Dann sind wir an einen Stand gegangen, wo man schon von weitem die Pommes riechen konnte. Es gab Rostbraten mit Pommes, Ketchup und Majo. Es war einfach sensationell. Ich hab sogar eine Cola gekriegt. Und er hat das gleiche gegessen. Meine Mutter hätte schwer rumgemault von wegen ungesund und so. Und Cola war ja ohnehin Teufelszeug. Wir zwei haben das gespachtelt und uns diebisch angegrinst. Dann noch Geisterbahn, Schiffschaukel und Lose, die man unter die Nase gehalten bekam von Männern in grünen Kutten. Hm, an die Kutten erinnere ich mich noch genau, habe aber bis heute keine Ahnung was die bedeutet haben. Mein Vater hat 20 Lose gekauft. Und das 18. war ein Treffer. Wir haben einen Pinguin genommen, der war fast so groß wie ich damals.

Dann war da die Schießbude.
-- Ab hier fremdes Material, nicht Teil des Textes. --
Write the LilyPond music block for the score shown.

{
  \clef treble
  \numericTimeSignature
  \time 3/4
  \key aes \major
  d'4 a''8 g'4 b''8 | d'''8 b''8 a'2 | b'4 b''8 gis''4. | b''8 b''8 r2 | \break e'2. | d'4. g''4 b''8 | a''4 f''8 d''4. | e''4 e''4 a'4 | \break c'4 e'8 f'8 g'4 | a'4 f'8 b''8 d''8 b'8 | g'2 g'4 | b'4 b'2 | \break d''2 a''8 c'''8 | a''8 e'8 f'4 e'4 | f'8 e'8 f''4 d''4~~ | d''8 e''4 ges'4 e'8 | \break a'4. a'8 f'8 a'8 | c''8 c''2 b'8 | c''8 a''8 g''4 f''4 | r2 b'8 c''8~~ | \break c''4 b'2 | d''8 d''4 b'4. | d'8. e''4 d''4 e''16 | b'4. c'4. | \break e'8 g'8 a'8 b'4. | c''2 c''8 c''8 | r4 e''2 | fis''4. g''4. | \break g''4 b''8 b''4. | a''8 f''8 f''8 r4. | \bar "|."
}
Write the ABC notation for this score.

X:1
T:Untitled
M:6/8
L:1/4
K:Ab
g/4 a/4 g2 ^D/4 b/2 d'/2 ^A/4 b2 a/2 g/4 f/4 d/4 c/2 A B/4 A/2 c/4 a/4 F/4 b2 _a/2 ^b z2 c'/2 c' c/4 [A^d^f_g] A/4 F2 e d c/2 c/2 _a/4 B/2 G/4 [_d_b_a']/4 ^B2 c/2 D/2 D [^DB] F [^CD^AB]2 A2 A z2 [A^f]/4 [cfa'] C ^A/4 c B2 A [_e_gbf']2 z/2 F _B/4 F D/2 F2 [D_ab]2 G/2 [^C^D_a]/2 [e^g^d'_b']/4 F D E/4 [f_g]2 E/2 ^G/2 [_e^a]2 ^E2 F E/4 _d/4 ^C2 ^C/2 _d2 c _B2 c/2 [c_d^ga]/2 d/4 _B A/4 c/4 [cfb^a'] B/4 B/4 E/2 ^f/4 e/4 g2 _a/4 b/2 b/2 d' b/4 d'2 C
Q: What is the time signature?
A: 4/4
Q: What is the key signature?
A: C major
Klar, ich wollte unbedingt schießen. Aber da war nichts zu machen. Durfte ich nicht. Er hat mir erklärt, dass Schießen nicht richtig ist. Ich habe ihn auch niemals bei ähnlichen Anlässen schießen sehen. Na ja, er war im Krieg. Gut, er hat mich eine Bude weiter gezogen und da gab es Bälle, die man auf Dosen werfen musste. Wenn man die abgeräumt hat, dann hat man was gewonnen. Wir haben beide geworfen und wir haben einiges mitgenommen an kleinen billigen Plüschtieren. Aber für mich waren es natürlich Trophäen. Ganz am Ende gab es noch ein Kettenkarussell. Sind wir auch noch gefahren. Wow, das ging ab. War das erste Mal, dass ich sowas gefahren bin oder besser geflogen. Und auf dem Rückweg haben wir noch ein paar Runden Berg- und Talbahn gedreht. Vorwärts und rückwärts. Was ein Nachmittag.

Bevor wir uns auf den Heimweg machten hat mein Vater noch was für Mutti und meinen Bruder mitgenommen. Auch Rostbraten mit Pommes und Cola. Dachte mir echt, der traut sich was. Aber meiner Mutter hat nur gelächelt. Und ich, ich hatte keinen Pfennig meines mühsam zusammen gesparten Vermögens ausgegeben. Er hat alles bezahlt. Und von den ganzen Süßigkeiten habe mein Bruder und ich bestimmt eine Woche lang gezehrt. Ich glaube das war der Tag, als ich meinen Vater kennen lernte. Und lieben lernte...

Er war nie leicht zu verstehen. Aber wer ihn richtig kennen gelernt hatte, der hat gewusst, dass man sich immer und blind auf ihn verlassen konnte. Wir haben nie viel miteinander geredet. Aber ich konnte jeden seiner Blicke deuten, jede Bewegung seiner Augenbrauen, das war deutlicher als ein langer Vortrag. Heute weiß ich, dass ich ihm recht ähnlich bin...

Das Leben ist voller kleiner Geschichten, diese ist für meinen Vater.